Assigned task:
Find and return every line of the data that contains the word "scientific".

Material for the task:
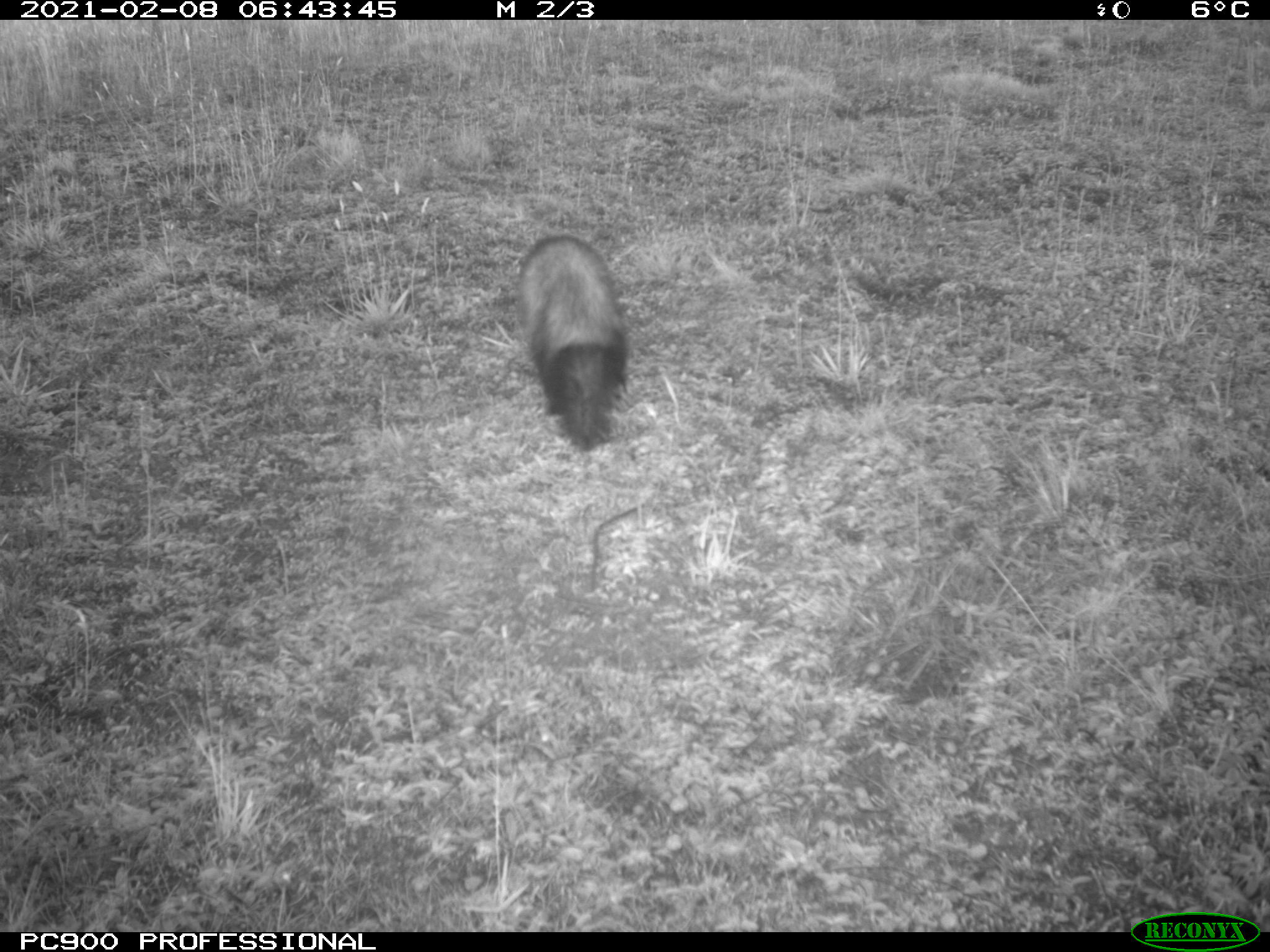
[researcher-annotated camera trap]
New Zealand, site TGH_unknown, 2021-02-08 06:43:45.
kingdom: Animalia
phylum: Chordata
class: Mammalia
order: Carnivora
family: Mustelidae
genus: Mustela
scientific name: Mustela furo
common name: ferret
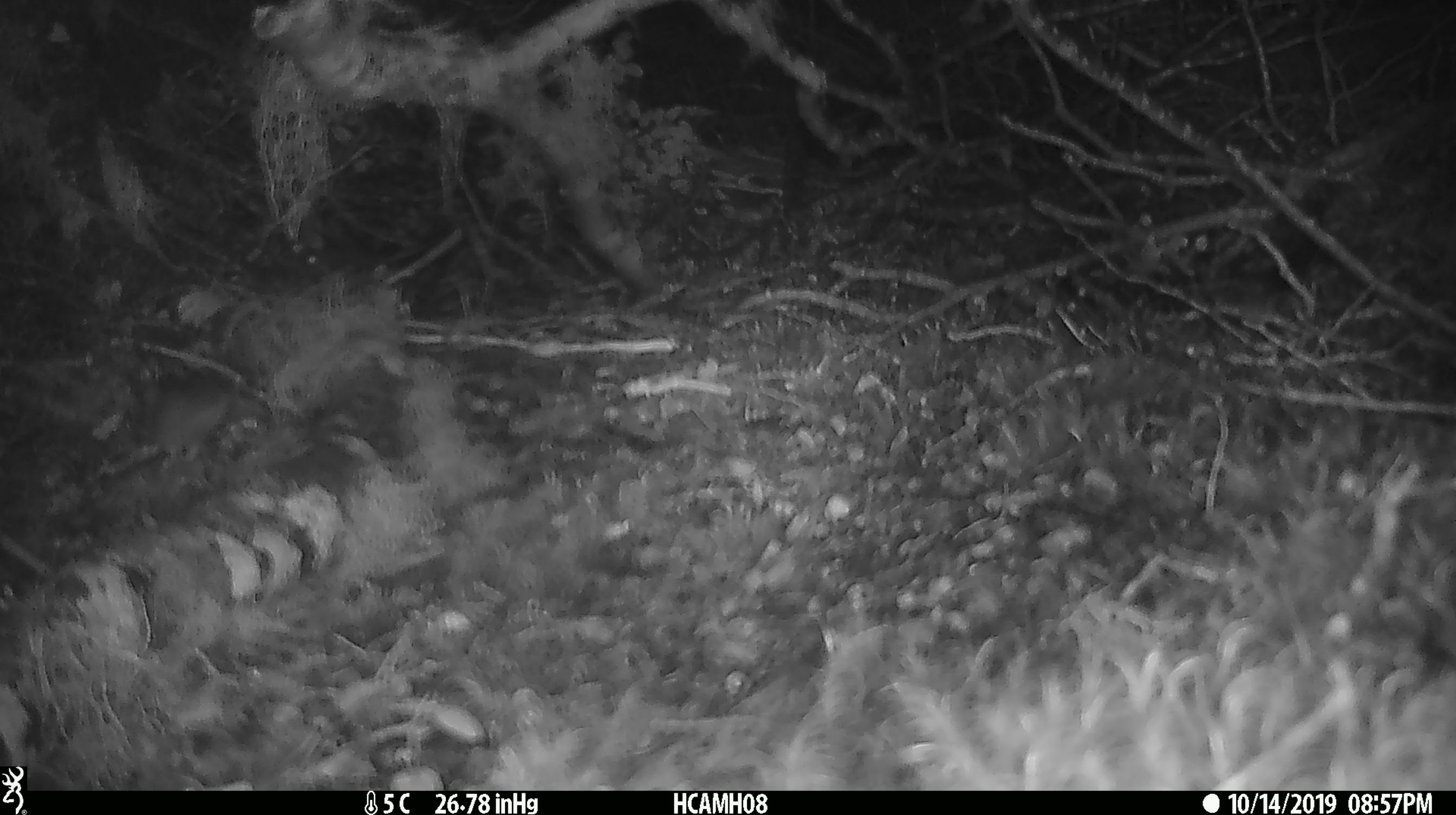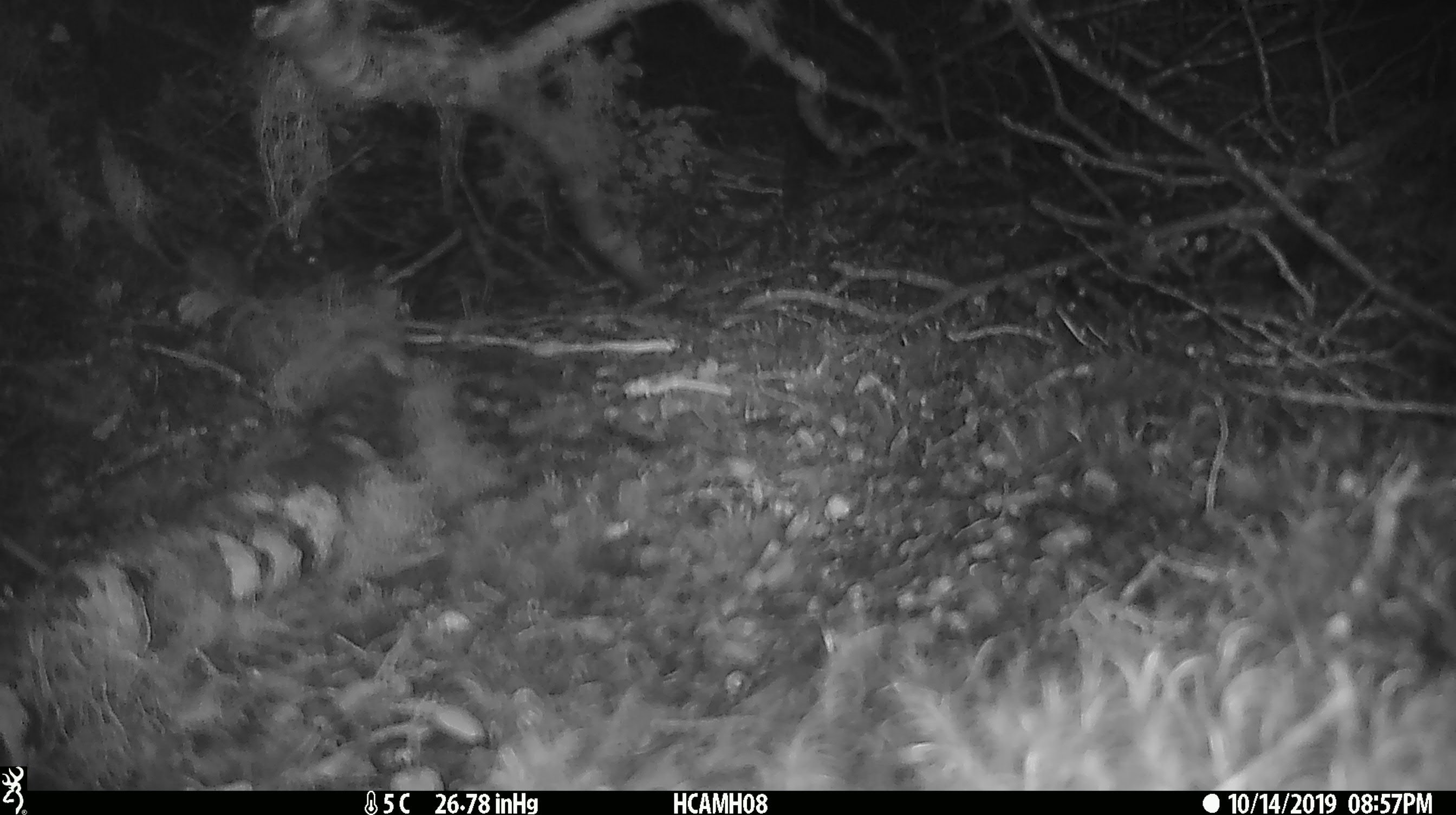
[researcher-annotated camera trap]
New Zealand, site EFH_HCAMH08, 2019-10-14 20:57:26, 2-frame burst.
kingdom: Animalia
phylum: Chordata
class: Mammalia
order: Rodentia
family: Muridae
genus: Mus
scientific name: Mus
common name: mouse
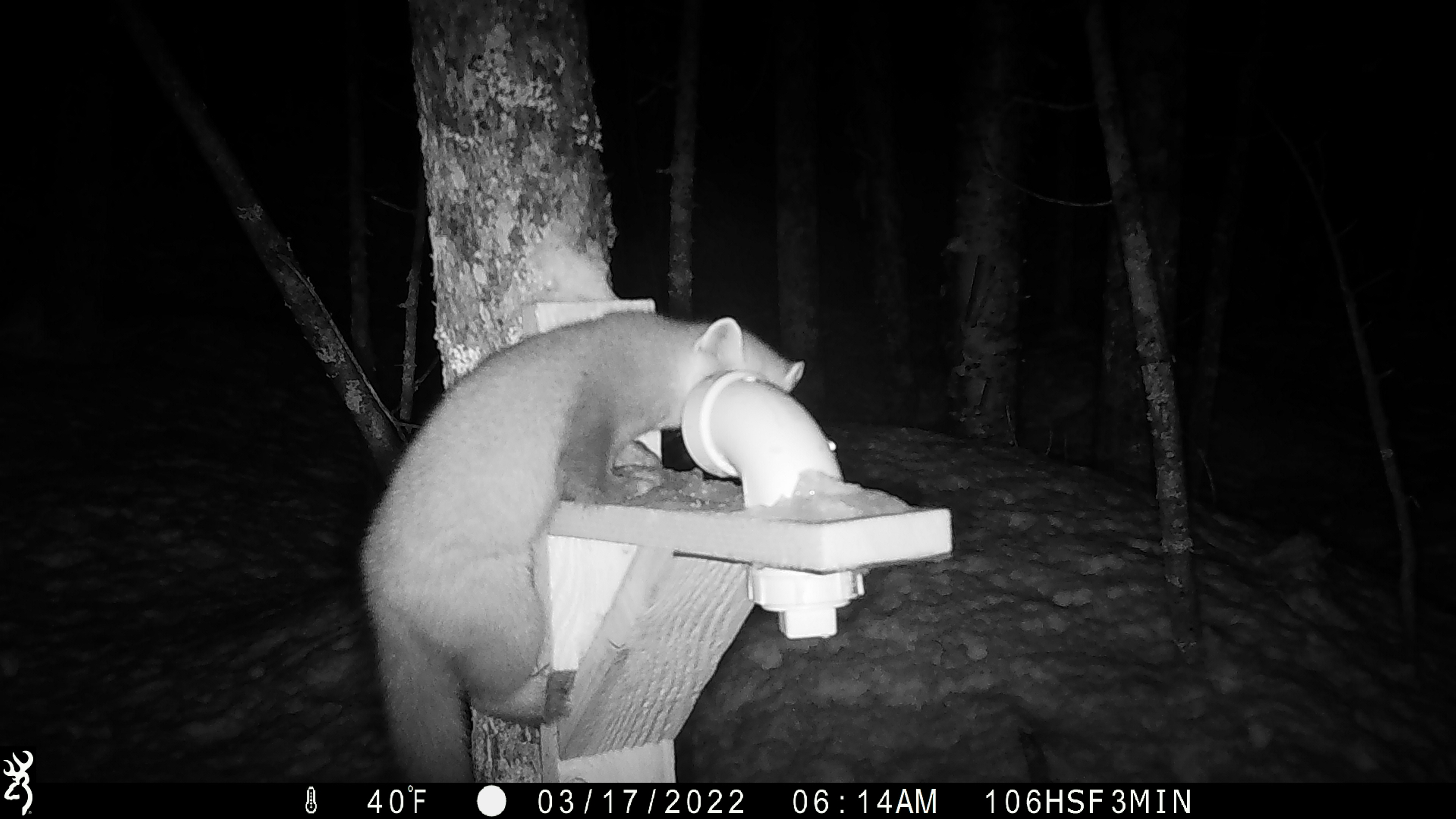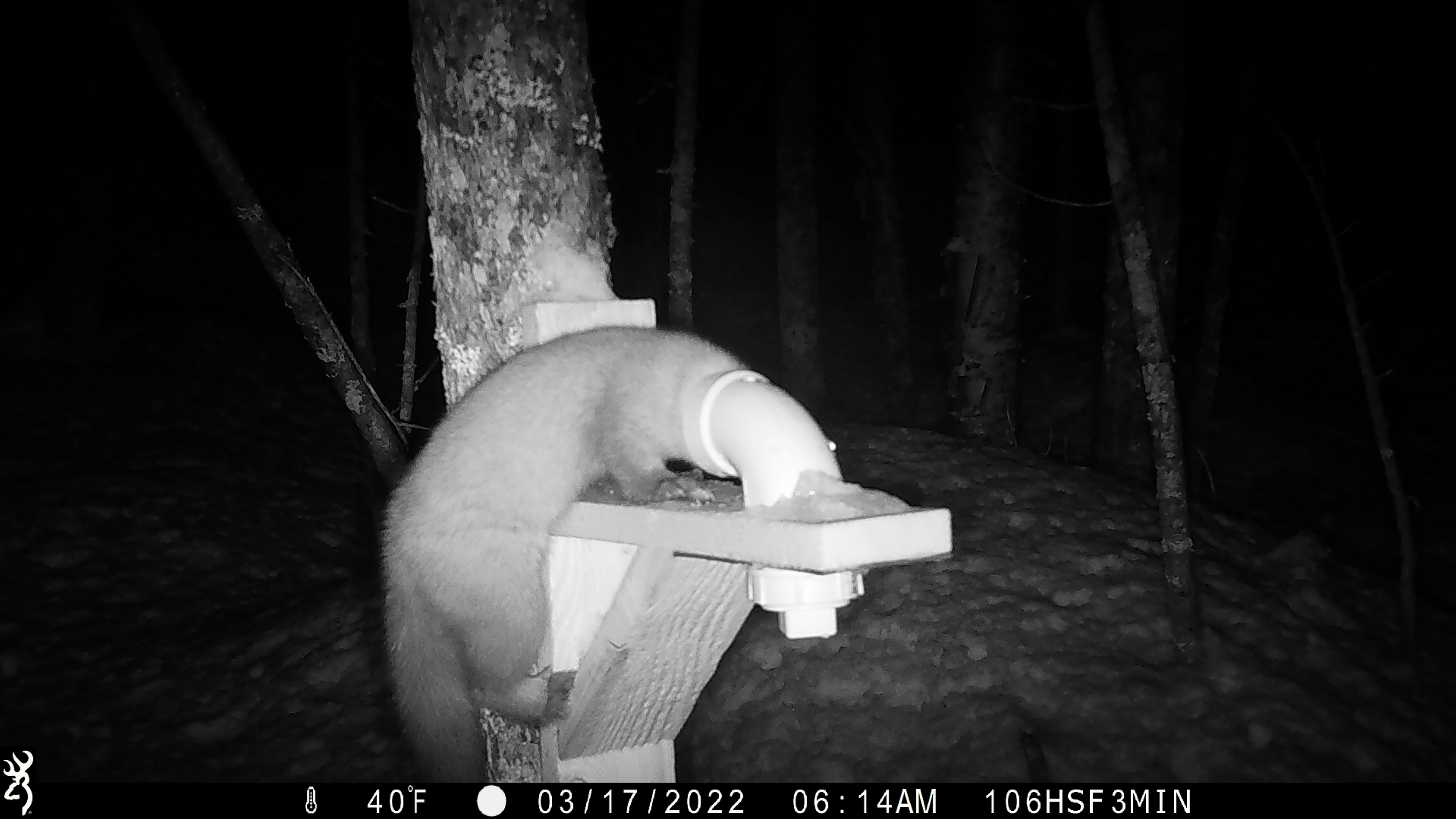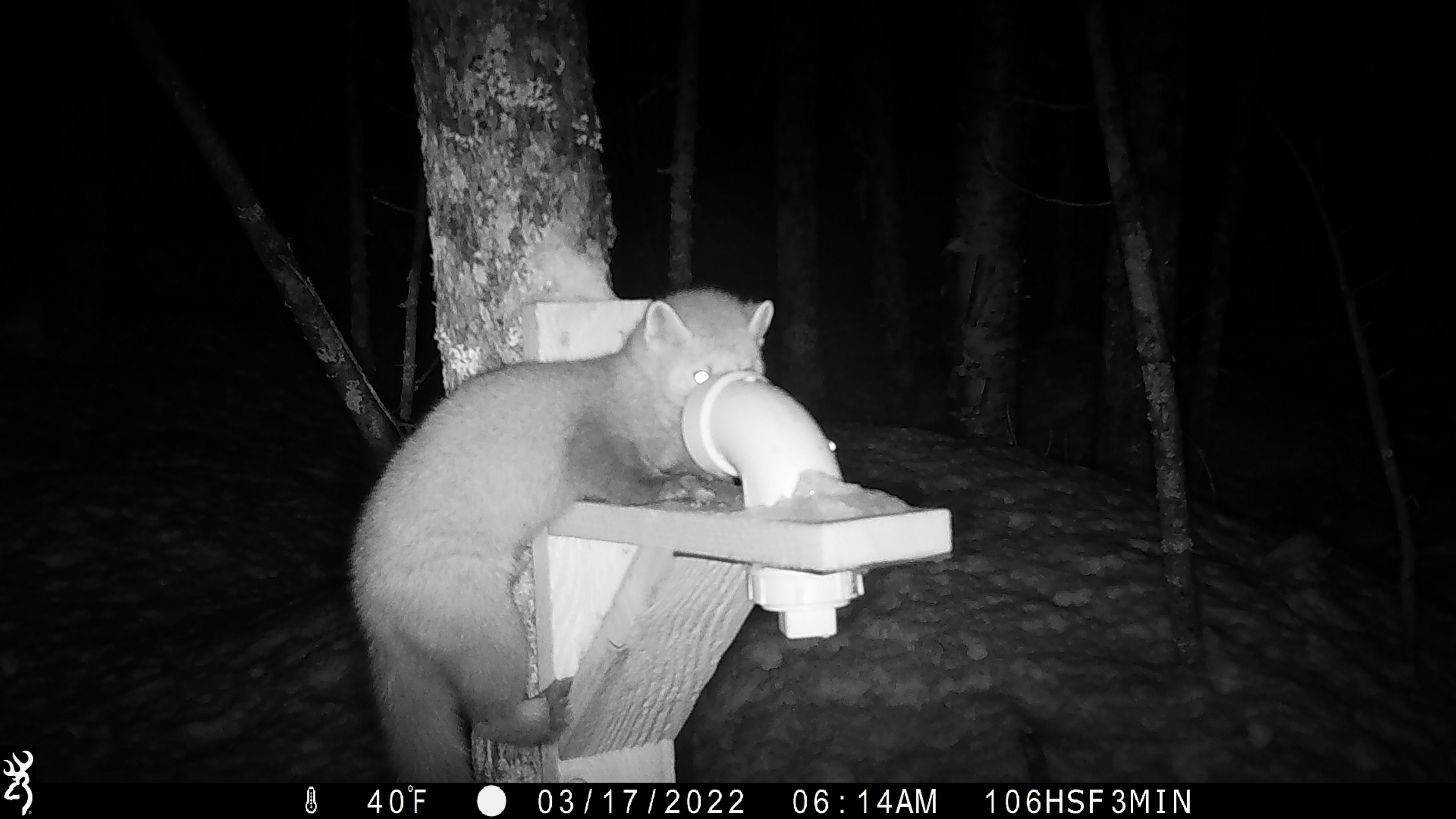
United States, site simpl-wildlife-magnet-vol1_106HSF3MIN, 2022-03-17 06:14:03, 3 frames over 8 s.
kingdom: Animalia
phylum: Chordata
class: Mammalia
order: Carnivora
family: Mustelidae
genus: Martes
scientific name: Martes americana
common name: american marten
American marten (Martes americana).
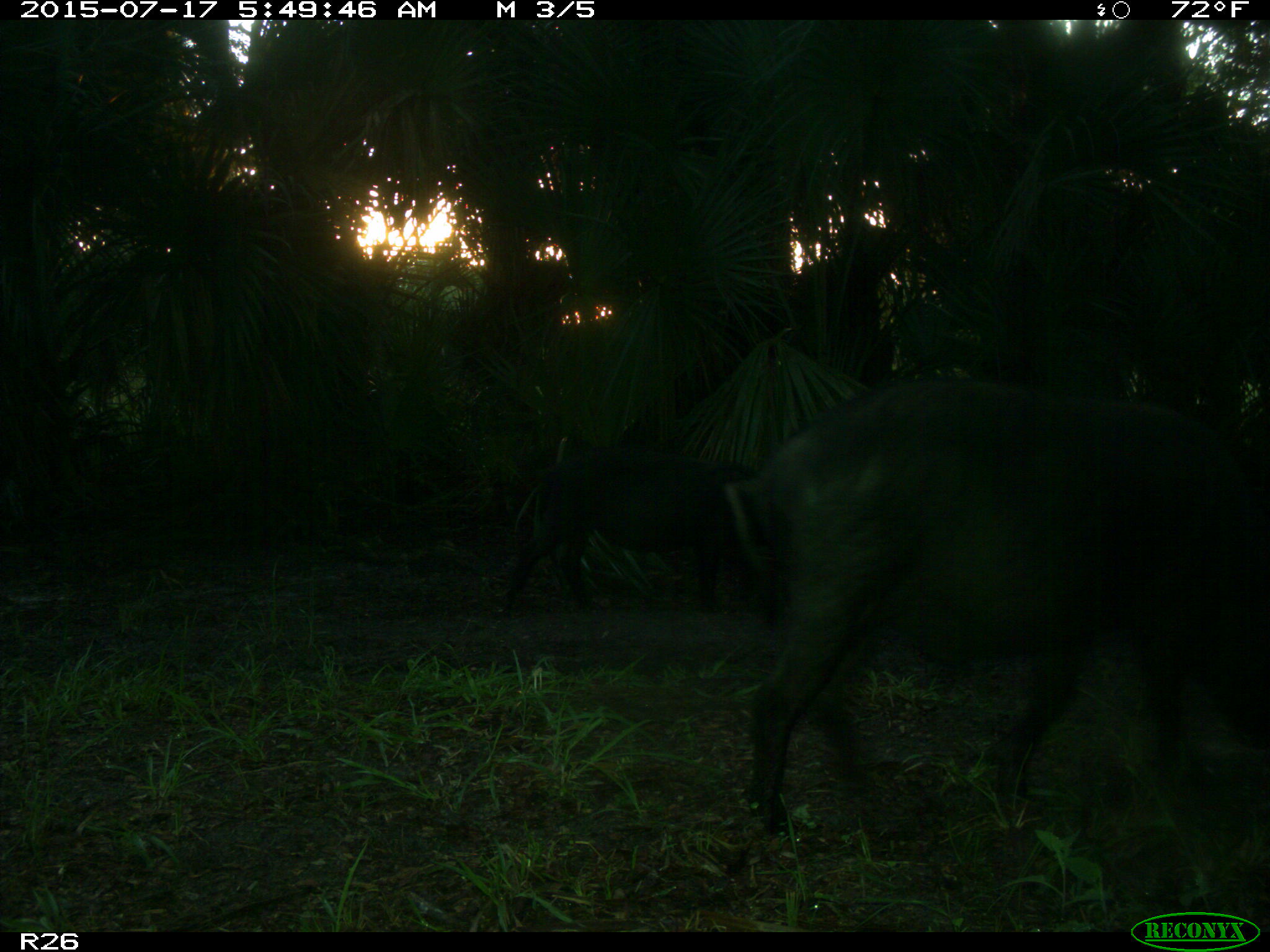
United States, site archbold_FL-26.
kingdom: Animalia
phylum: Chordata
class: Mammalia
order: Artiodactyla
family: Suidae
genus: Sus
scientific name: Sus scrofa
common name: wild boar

Solution for this problem:
scientific name: Mustela furo
scientific name: Mus
scientific name: Martes americana
scientific name: Sus scrofa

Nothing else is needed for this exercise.